Tchang-kia-keou est le véritable nom, le nom chinois de cette grande ville ; ce sont les Russes qui l’ont appelée Kalgan.

On estime le chiffre de sa population-à deux cent mille âmes environ, sans compter les nombreux étrangers que le commerce y attire.

Située au fond d’une vallée qui va rejoindre celle de Suan-hoa-fou, au pied des montagnes qui l’entourent de tous côtés, Kalgan est arrosée par une petite rivière affluent du Wen-ho et entourée d’une grande muraille crénelée assez bien entretenue. Elle est entourée de faubourgs considérables, et bâtie irrégulièrement ; c’est une agglomération de maisons laides et mal distribuées ; on y remarque peu de monuments et un très-petit nombre de jardins et de grands arbres ; mais c’est le centre d’un grand commerce, parce qu’elle est assise à l’embranchement des routes de Sibérie, du Kan-sou et du Thian-chau-nau-lou.

Les Mongols et les Mandchoux, qui alimentent l’importation et l’exportation, y apportent des pelleteries, des champignons, du sel, du gingseng, des draps et autres marchandises russes ; ils y amènent aussi d’immenses troupeaux de bœufs et de moutons.
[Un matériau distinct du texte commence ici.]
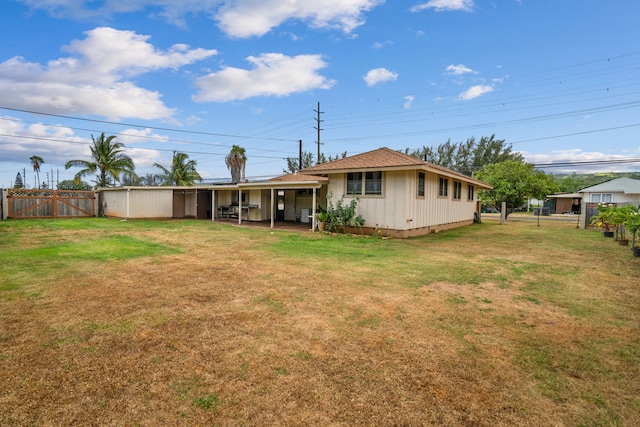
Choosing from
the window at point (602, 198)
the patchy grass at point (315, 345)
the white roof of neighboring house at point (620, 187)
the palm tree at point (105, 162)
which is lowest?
the patchy grass at point (315, 345)

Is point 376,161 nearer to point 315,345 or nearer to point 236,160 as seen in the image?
point 315,345

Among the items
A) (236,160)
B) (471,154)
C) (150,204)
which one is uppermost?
(471,154)

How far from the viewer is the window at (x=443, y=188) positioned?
15080mm

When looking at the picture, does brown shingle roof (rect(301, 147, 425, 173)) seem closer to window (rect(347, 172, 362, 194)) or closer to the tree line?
window (rect(347, 172, 362, 194))

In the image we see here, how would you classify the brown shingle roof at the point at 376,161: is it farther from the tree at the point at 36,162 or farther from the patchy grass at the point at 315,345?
the tree at the point at 36,162

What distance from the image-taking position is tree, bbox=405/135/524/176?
47906mm

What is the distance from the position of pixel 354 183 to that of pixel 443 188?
5.00 meters

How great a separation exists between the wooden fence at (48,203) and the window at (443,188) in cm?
2321

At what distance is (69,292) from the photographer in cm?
484

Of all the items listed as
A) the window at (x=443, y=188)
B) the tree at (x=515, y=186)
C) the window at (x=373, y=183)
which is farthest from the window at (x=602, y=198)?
the window at (x=373, y=183)

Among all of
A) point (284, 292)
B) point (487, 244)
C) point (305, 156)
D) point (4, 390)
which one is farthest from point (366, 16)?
point (305, 156)

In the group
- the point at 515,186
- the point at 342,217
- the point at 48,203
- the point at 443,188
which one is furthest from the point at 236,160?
the point at 515,186

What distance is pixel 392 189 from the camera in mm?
12445

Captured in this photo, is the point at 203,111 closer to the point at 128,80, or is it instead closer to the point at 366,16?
the point at 128,80
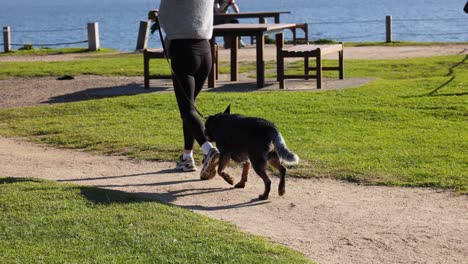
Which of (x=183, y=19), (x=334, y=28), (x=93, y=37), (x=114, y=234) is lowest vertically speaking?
(x=334, y=28)

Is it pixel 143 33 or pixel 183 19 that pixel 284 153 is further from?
pixel 143 33

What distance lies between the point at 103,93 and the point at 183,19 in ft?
26.1

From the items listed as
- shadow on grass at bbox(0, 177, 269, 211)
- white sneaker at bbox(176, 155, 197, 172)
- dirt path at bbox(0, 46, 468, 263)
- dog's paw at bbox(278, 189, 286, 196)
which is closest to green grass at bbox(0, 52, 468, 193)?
dirt path at bbox(0, 46, 468, 263)

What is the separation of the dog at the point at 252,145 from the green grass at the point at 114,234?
928mm

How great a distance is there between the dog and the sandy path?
30 centimetres

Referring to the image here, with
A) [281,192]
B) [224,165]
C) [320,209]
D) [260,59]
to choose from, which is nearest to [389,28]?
[260,59]

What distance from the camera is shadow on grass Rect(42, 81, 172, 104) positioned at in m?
17.1

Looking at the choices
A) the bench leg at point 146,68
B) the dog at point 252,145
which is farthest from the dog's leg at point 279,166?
the bench leg at point 146,68

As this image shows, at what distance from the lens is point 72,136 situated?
1312cm

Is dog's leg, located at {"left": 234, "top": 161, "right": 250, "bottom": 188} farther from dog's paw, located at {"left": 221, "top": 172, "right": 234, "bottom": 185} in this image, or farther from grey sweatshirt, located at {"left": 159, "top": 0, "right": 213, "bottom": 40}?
grey sweatshirt, located at {"left": 159, "top": 0, "right": 213, "bottom": 40}

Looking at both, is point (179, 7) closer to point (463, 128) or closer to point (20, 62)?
point (463, 128)

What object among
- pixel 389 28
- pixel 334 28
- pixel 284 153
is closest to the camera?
pixel 284 153

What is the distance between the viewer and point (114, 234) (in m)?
7.61

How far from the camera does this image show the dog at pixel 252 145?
8820mm
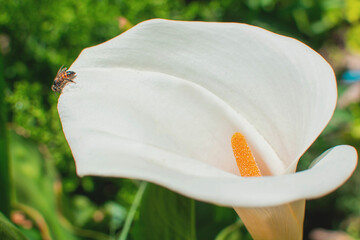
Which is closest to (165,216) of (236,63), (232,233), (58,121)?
(232,233)

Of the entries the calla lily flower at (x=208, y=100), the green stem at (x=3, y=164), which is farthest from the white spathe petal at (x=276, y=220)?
the green stem at (x=3, y=164)

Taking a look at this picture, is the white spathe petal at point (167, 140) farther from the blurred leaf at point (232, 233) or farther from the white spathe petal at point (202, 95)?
the blurred leaf at point (232, 233)

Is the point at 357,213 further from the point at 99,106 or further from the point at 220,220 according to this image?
the point at 99,106

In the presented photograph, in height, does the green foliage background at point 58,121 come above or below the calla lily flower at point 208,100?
below

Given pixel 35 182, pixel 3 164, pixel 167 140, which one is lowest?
pixel 35 182

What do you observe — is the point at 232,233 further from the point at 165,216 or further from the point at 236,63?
the point at 236,63

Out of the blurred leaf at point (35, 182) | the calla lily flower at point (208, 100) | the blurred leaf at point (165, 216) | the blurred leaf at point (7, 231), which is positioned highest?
the calla lily flower at point (208, 100)

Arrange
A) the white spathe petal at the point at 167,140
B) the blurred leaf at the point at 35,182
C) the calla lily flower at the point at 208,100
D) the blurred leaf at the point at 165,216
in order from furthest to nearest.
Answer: the blurred leaf at the point at 35,182 → the blurred leaf at the point at 165,216 → the calla lily flower at the point at 208,100 → the white spathe petal at the point at 167,140

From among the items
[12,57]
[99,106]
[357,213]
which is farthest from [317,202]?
[99,106]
Ils emportent en échange du thé en briques, du tabac, des cotonnades, des selles et des harnais, des farines d’orge et de millet, et des ustensiles de cuisine.

Les marchands chinois, qui connaissent la passion des nomades pour tout ce qui est supposé venir de Pékin, ont bien soin de faire peindre en grosses lettres sur leurs ballots : marchandises de Pékin. Il en est de cela comme des modes de Paris ; les dames mongoles ne seraient pas satisfaites des cadeaux que leurs maris leur rapportent de leurs longs voyages, si elles ne les croyaient pas fabriqués dans la capitale de l’empire.

Malgré son importance, la ville de Kalgan n’est pas même indiquée sur l’excellente carte de l’Asie orientale publiée par Andriveau-Goujon. Bien plus, l’abbé Hue, qui pourtant a dû passer dans son voisinage lorsqu’en compagnie du P. Gabet il se rendait de la Mandchourie au Thibet, ne la mentionne pas davantage.

Elle est située par quarante-deux degrés de latitude et cent treize de longitude ; c’est la ville la plus septentrionale de la Chine proprement dite.

  1. Il est curieux de constater que le mot chinois gen a certainement la même racine que le mot latin genus, dont on a fait en français genre et gens.
  2. La piastre mexicaine, qui est en usage en Chine, vaut à peu près six francs de notre monnaie.